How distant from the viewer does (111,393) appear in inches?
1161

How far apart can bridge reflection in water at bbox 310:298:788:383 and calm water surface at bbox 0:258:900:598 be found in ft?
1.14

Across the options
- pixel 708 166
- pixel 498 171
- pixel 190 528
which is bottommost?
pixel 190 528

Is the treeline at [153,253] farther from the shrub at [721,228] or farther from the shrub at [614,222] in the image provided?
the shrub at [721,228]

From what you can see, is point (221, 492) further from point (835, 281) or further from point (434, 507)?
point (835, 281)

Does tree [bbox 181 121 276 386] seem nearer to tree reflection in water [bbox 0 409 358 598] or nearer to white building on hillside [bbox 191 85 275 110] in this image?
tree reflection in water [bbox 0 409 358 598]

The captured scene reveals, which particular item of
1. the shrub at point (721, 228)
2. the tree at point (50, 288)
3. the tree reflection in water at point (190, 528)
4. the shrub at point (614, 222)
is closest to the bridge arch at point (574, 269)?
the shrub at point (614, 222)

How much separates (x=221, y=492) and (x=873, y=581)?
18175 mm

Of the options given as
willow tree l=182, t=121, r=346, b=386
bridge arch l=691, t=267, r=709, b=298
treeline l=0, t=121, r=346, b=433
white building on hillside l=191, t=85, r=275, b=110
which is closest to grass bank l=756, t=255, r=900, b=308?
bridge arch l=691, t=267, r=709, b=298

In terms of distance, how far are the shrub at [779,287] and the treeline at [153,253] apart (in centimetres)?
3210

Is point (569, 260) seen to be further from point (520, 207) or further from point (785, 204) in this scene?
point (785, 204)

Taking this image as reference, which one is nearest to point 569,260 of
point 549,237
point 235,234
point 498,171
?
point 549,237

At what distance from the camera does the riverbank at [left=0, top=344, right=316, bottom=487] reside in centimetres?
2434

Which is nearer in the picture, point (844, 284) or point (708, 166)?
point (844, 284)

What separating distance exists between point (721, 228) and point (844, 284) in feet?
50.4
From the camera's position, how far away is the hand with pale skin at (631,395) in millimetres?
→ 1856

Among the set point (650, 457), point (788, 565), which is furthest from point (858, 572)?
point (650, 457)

════

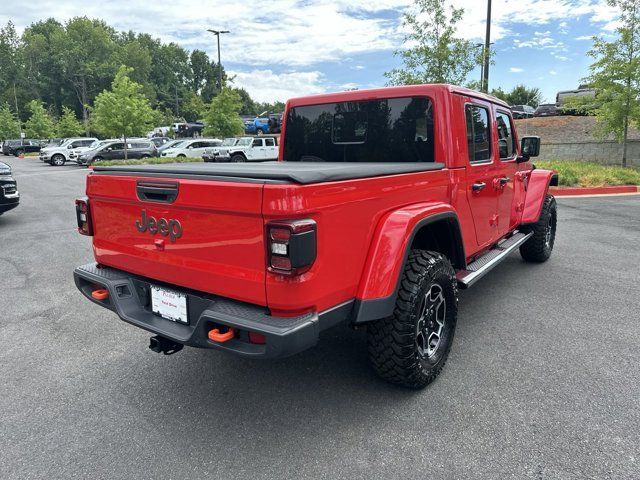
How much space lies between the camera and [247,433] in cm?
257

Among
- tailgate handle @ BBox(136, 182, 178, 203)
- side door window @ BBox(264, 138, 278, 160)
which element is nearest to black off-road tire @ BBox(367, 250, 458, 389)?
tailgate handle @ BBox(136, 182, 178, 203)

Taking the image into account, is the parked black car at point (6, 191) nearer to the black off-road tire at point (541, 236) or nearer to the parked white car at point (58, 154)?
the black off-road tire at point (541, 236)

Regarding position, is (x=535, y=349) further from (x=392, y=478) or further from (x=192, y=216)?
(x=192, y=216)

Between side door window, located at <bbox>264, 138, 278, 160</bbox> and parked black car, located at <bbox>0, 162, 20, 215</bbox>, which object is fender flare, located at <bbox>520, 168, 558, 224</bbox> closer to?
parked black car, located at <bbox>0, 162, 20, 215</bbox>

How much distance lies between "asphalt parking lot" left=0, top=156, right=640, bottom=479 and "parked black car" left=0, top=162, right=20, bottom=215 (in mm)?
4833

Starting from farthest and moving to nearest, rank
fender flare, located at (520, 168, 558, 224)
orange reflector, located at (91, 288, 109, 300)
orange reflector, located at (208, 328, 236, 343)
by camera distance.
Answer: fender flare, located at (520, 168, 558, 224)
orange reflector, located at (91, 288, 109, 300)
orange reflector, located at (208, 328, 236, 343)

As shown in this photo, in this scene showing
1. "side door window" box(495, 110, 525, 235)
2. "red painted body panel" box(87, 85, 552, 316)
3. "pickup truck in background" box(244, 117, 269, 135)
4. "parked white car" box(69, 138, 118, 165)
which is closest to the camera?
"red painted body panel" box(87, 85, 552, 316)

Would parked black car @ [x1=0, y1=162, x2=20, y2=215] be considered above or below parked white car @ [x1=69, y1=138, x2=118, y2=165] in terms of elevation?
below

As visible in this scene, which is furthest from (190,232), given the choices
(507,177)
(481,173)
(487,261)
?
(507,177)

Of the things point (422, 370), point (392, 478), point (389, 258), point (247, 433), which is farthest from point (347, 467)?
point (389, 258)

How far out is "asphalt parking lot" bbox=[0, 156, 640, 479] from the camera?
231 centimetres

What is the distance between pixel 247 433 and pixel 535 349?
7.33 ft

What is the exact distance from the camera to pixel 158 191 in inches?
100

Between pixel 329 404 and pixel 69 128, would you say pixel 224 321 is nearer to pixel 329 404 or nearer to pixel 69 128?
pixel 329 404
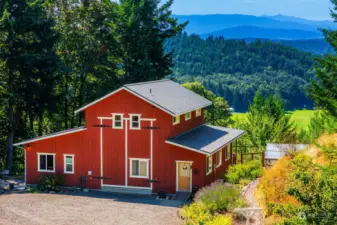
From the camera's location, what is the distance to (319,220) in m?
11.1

════

**Problem description:** List every line in the items above that contains the string "apart".

**Solution for this problem:**
How far apart can bridge reflection in water at bbox 310:298:788:383 and calm water surface at bbox 0:258:900:598 be found in ft?
In terms of distance, how far are the shrub at [779,287] and the treeline at [153,253] apart (in centimetres)?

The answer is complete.